• Stored rows
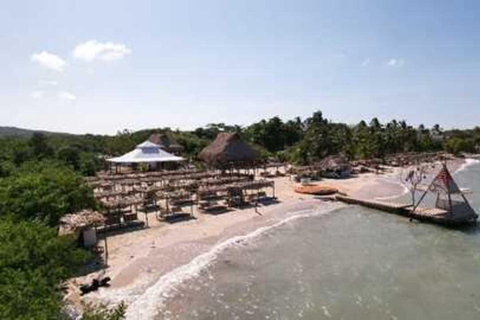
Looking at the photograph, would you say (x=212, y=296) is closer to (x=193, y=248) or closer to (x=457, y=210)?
(x=193, y=248)

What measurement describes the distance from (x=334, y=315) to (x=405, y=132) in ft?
253

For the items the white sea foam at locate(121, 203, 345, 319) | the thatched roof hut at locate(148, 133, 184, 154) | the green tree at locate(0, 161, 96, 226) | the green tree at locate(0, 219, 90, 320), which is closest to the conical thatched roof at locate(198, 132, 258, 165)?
the thatched roof hut at locate(148, 133, 184, 154)

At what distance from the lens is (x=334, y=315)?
13500 mm

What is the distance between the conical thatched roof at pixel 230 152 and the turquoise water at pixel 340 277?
55.5ft

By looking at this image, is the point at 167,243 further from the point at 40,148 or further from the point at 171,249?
the point at 40,148

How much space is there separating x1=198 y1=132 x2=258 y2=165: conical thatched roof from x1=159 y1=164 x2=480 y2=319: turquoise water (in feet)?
55.5

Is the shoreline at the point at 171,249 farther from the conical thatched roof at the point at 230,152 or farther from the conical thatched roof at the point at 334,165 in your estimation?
the conical thatched roof at the point at 334,165

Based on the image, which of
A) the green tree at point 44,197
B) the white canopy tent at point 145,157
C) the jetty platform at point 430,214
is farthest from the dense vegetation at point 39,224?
the jetty platform at point 430,214

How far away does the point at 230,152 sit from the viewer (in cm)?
4038

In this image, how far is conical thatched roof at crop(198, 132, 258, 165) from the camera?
4031 centimetres

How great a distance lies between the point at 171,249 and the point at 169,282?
11.6ft

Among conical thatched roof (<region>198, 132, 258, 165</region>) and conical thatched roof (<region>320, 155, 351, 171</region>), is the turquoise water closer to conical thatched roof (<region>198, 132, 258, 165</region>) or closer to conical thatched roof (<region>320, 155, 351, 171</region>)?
conical thatched roof (<region>198, 132, 258, 165</region>)

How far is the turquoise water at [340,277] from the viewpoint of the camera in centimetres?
1377

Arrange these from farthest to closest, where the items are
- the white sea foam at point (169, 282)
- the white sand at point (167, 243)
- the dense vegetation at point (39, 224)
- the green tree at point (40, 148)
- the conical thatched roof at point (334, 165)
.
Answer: the conical thatched roof at point (334, 165)
the green tree at point (40, 148)
the white sand at point (167, 243)
the white sea foam at point (169, 282)
the dense vegetation at point (39, 224)
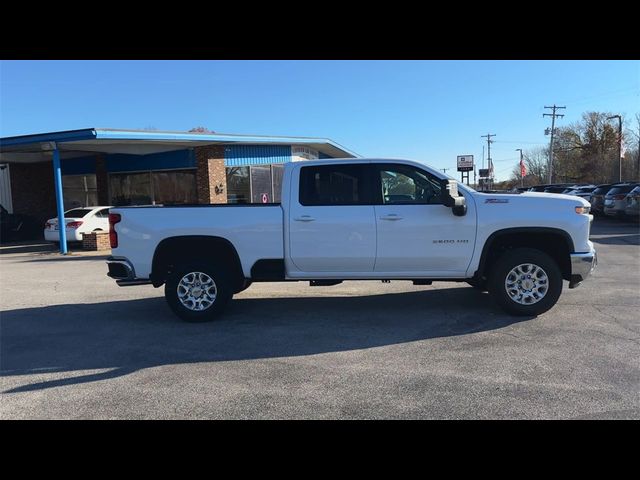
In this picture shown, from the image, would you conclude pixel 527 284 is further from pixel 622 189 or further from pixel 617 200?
pixel 622 189

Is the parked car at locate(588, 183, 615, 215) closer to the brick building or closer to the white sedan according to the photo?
the brick building

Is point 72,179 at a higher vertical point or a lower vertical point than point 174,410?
higher

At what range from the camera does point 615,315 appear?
251 inches

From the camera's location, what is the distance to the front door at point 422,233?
20.4ft

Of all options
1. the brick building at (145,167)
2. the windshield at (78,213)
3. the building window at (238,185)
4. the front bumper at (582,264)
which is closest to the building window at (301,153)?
the brick building at (145,167)

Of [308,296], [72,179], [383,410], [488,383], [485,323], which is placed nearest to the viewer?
[383,410]

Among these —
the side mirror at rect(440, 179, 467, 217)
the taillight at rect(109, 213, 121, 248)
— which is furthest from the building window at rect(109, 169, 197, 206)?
the side mirror at rect(440, 179, 467, 217)

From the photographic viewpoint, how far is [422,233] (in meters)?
6.25

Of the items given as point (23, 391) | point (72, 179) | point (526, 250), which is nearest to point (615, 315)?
point (526, 250)

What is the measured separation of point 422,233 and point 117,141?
47.2 feet

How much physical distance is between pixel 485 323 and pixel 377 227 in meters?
1.79

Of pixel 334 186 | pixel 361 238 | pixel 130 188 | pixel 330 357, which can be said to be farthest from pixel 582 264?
pixel 130 188

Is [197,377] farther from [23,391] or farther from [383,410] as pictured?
[383,410]

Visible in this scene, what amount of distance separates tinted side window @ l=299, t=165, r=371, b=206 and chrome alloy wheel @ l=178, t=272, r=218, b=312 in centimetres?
165
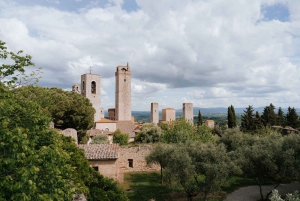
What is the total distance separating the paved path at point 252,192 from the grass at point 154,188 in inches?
20.6

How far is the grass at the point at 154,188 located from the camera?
1639cm

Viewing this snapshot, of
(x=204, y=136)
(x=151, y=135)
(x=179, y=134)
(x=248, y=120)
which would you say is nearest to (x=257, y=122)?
(x=248, y=120)

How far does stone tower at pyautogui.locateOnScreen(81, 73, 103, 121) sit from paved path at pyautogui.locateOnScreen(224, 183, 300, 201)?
144 ft

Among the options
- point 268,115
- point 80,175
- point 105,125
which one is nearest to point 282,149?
point 80,175

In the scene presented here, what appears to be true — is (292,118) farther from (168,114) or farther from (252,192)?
(168,114)

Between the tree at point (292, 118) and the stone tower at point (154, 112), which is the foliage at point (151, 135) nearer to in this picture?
the tree at point (292, 118)

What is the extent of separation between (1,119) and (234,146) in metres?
23.0

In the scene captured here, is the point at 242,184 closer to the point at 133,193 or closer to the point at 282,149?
the point at 282,149

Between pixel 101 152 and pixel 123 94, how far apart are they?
44.1m

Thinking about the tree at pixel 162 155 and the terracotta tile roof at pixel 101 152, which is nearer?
the tree at pixel 162 155

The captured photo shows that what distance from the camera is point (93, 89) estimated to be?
5962 cm

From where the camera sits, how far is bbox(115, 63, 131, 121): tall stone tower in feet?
204

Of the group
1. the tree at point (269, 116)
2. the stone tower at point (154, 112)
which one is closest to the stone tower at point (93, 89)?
the stone tower at point (154, 112)

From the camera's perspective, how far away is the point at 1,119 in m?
5.46
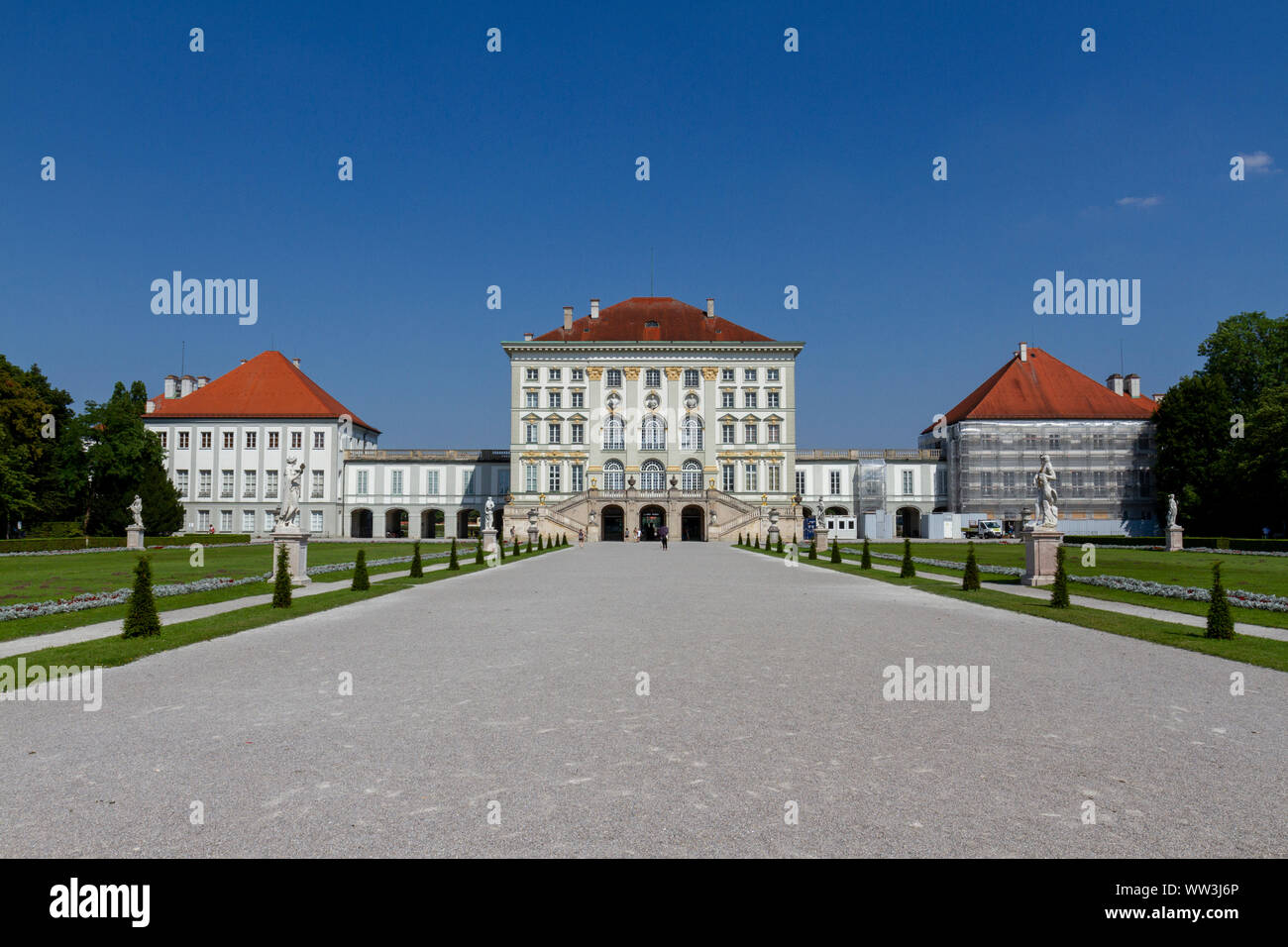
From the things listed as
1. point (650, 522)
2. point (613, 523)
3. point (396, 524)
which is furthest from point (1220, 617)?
point (396, 524)

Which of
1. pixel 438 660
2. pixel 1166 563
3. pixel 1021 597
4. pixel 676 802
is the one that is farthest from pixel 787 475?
pixel 676 802

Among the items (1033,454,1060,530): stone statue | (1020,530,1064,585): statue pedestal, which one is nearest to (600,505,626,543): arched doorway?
(1033,454,1060,530): stone statue

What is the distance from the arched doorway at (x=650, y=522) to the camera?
6606 centimetres

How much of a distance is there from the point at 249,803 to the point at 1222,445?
66018mm

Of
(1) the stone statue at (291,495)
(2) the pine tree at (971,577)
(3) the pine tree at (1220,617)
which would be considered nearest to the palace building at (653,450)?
(1) the stone statue at (291,495)

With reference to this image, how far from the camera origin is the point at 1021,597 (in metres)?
18.2

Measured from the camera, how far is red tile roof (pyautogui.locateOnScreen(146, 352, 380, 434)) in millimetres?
68688

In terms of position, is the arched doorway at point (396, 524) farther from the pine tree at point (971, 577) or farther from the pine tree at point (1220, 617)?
the pine tree at point (1220, 617)

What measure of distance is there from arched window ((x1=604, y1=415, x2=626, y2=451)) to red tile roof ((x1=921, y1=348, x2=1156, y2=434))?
28681 millimetres

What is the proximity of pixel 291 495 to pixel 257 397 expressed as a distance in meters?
53.7

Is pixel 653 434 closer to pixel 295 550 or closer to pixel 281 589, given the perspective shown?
pixel 295 550
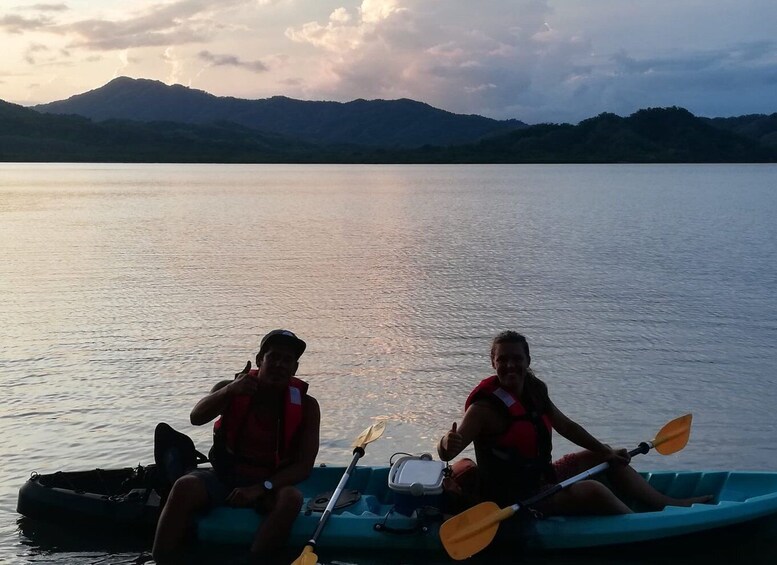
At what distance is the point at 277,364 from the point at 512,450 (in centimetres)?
171

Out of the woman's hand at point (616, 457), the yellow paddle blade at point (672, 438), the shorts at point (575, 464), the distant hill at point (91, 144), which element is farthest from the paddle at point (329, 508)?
the distant hill at point (91, 144)

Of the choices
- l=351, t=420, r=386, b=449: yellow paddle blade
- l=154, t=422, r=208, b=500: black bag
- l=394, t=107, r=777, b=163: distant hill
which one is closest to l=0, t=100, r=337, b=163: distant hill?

• Exercise details
Change every "turquoise water" in the listing above to "blue-green water" and reproduce the entire listing with nothing else altered. Leave the pictures out.

• Solution to the problem
Looking at the photograph, would you say (x=212, y=296) is closer to (x=193, y=248) or closer to (x=457, y=210)?
(x=193, y=248)

What measurement describes the distance from (x=334, y=315) to (x=405, y=132) in ft?
253

For the items the white sea foam at locate(121, 203, 345, 319) | the thatched roof hut at locate(148, 133, 184, 154) | the green tree at locate(0, 161, 96, 226) | the green tree at locate(0, 219, 90, 320), which is closest to the conical thatched roof at locate(198, 132, 258, 165)?
the thatched roof hut at locate(148, 133, 184, 154)

At what distance from the lens is (x=334, y=315)?
13500 mm

What is the distance between the conical thatched roof at pixel 230 152 and the blue-green water at pixel 340 277?
55.5ft

By looking at this image, is the point at 167,243 further from the point at 40,148 or further from the point at 171,249?
the point at 40,148

How much space is there separating x1=198 y1=132 x2=258 y2=165: conical thatched roof from x1=159 y1=164 x2=480 y2=319: blue-green water (in feet)?
55.5

Is the shoreline at the point at 171,249 farther from the conical thatched roof at the point at 230,152 or farther from the conical thatched roof at the point at 334,165 in your estimation?
the conical thatched roof at the point at 334,165

Based on the image, which of
A) the green tree at point 44,197
B) the white canopy tent at point 145,157
C) the jetty platform at point 430,214
is farthest from the dense vegetation at point 39,224?
the jetty platform at point 430,214

How far away does the point at 230,152 sit from the viewer (in cm)?
4038

In this image, how far is conical thatched roof at crop(198, 132, 258, 165) from the camera?
4031 centimetres

How great a distance lies between the point at 171,249 and the point at 169,282?
11.6ft

Among conical thatched roof (<region>198, 132, 258, 165</region>) and conical thatched roof (<region>320, 155, 351, 171</region>), is the blue-green water closer to conical thatched roof (<region>198, 132, 258, 165</region>) or closer to conical thatched roof (<region>320, 155, 351, 171</region>)?
conical thatched roof (<region>198, 132, 258, 165</region>)

How far is the blue-green water at [340,277] from the viewpoint of the camera in centimetres?
1377

Arrange these from farthest to closest, where the items are
- the white sea foam at point (169, 282)
- the white sand at point (167, 243)
- the dense vegetation at point (39, 224)
- the green tree at point (40, 148)
- the conical thatched roof at point (334, 165)
.
Answer: the conical thatched roof at point (334, 165)
the green tree at point (40, 148)
the white sand at point (167, 243)
the white sea foam at point (169, 282)
the dense vegetation at point (39, 224)
In this picture shown, from the image, would you conclude pixel 527 284 is further from pixel 622 189 or further from pixel 617 200?
pixel 622 189

Is the parked car at locate(588, 183, 615, 215) closer to the brick building or closer to the white sedan according to the photo?
the brick building

Is point 72,179 at a higher vertical point or a lower vertical point than point 174,410?
higher

At what range from the camera does point 615,315 appear?
251 inches

From the camera's location, what is the distance to the front door at point 422,233?
20.4ft

Of all options
1. the brick building at (145,167)
2. the windshield at (78,213)
3. the building window at (238,185)
4. the front bumper at (582,264)
which is closest to the building window at (301,153)?
the brick building at (145,167)

Of [308,296], [72,179], [383,410], [488,383], [485,323], which is placed nearest to the viewer?
[383,410]

Among these —
the side mirror at rect(440, 179, 467, 217)
the taillight at rect(109, 213, 121, 248)
— which is furthest from the building window at rect(109, 169, 197, 206)?
the side mirror at rect(440, 179, 467, 217)

From the photographic viewpoint, how far is [422,233] (in meters)?
6.25

Of the items given as point (23, 391) | point (72, 179) | point (526, 250), which is nearest to point (615, 315)?
point (526, 250)

What is the measured separation of point 422,233 and point 117,141?
47.2 feet

How much physical distance is between pixel 485 323 and pixel 377 227 in meters?
1.79

Of pixel 334 186 | pixel 361 238 | pixel 130 188 | pixel 330 357, which can be said to be farthest from pixel 582 264?
pixel 130 188

Is [197,377] farther from [23,391] or farther from [383,410] as pictured?
[383,410]

Visible in this scene, what amount of distance separates tinted side window @ l=299, t=165, r=371, b=206 and chrome alloy wheel @ l=178, t=272, r=218, b=312 in centimetres?
165
What is the total distance separating the paved path at point 252,192 from the grass at point 154,188 in inches?
20.6

How far is the grass at the point at 154,188 located from the camera?
1639cm

Viewing this snapshot, of
(x=204, y=136)
(x=151, y=135)
(x=179, y=134)
(x=248, y=120)
which would you say is nearest to (x=257, y=122)?
(x=248, y=120)

How far does stone tower at pyautogui.locateOnScreen(81, 73, 103, 121) sit from paved path at pyautogui.locateOnScreen(224, 183, 300, 201)?
144 ft

Among the options
- point 268,115
- point 80,175
- point 105,125
which one is nearest to point 282,149?
point 80,175

In the scene presented here, what appears to be true — is (292,118) farther from (168,114) or farther from (252,192)?
(168,114)

Between the tree at point (292, 118) and the stone tower at point (154, 112), which is the foliage at point (151, 135) nearer to in this picture?
the tree at point (292, 118)

What is the extent of separation between (1,119) and (234,146) in metres?
23.0

In the scene captured here, is the point at 242,184 closer to the point at 133,193 or closer to the point at 282,149?
the point at 282,149

Between pixel 101 152 and pixel 123 94, how far apart are they?
44.1m

Thinking about the tree at pixel 162 155 and the terracotta tile roof at pixel 101 152, which is nearer?
the tree at pixel 162 155

The captured photo shows that what distance from the camera is point (93, 89) estimated to be?
5962 cm

From where the camera sits, how far is bbox(115, 63, 131, 121): tall stone tower in feet?
204

Of the group
1. the tree at point (269, 116)
2. the stone tower at point (154, 112)
which one is closest to the stone tower at point (93, 89)?
the stone tower at point (154, 112)

From the camera's perspective, how far away is the point at 1,119 in m?
5.46
From the things listed as
1. point (650, 522)
2. point (613, 523)
3. point (396, 524)
which is furthest from point (1220, 617)?
point (396, 524)

Which of
1. pixel 438 660
2. pixel 1166 563
3. pixel 1021 597
4. pixel 676 802
is the one that is farthest from pixel 787 475?
pixel 676 802

Among the items (1033,454,1060,530): stone statue | (1020,530,1064,585): statue pedestal, which one is nearest to (600,505,626,543): arched doorway?
(1033,454,1060,530): stone statue

What is the distance from the arched doorway at (x=650, y=522) to the camera?
6606 centimetres

How much of a distance is there from the point at 249,803 to the point at 1222,445?
66018mm

Of
(1) the stone statue at (291,495)
(2) the pine tree at (971,577)
(3) the pine tree at (1220,617)
which would be considered nearest to the palace building at (653,450)?
(1) the stone statue at (291,495)

With reference to this image, how far from the camera origin is the point at 1021,597 (in metres)?
18.2

Measured from the camera, how far is red tile roof (pyautogui.locateOnScreen(146, 352, 380, 434)) in millimetres?
68688

In terms of position, is the arched doorway at point (396, 524) farther from the pine tree at point (971, 577) or farther from the pine tree at point (1220, 617)?
the pine tree at point (1220, 617)

What measure of distance is there from arched window ((x1=604, y1=415, x2=626, y2=451)) to red tile roof ((x1=921, y1=348, x2=1156, y2=434))?
28681 millimetres

What is the proximity of pixel 291 495 to pixel 257 397 expressed as a distance in meters?
53.7

Is pixel 653 434 closer to pixel 295 550 or closer to pixel 281 589, given the perspective shown?
pixel 295 550
At what distance is the point at 277,364 from the point at 512,450 (in centimetres)?
171

Out of the woman's hand at point (616, 457), the yellow paddle blade at point (672, 438), the shorts at point (575, 464), the distant hill at point (91, 144), which element is farthest from the paddle at point (329, 508)?
the distant hill at point (91, 144)

Of the choices
- l=351, t=420, r=386, b=449: yellow paddle blade
- l=154, t=422, r=208, b=500: black bag
- l=394, t=107, r=777, b=163: distant hill
which one is closest to l=0, t=100, r=337, b=163: distant hill?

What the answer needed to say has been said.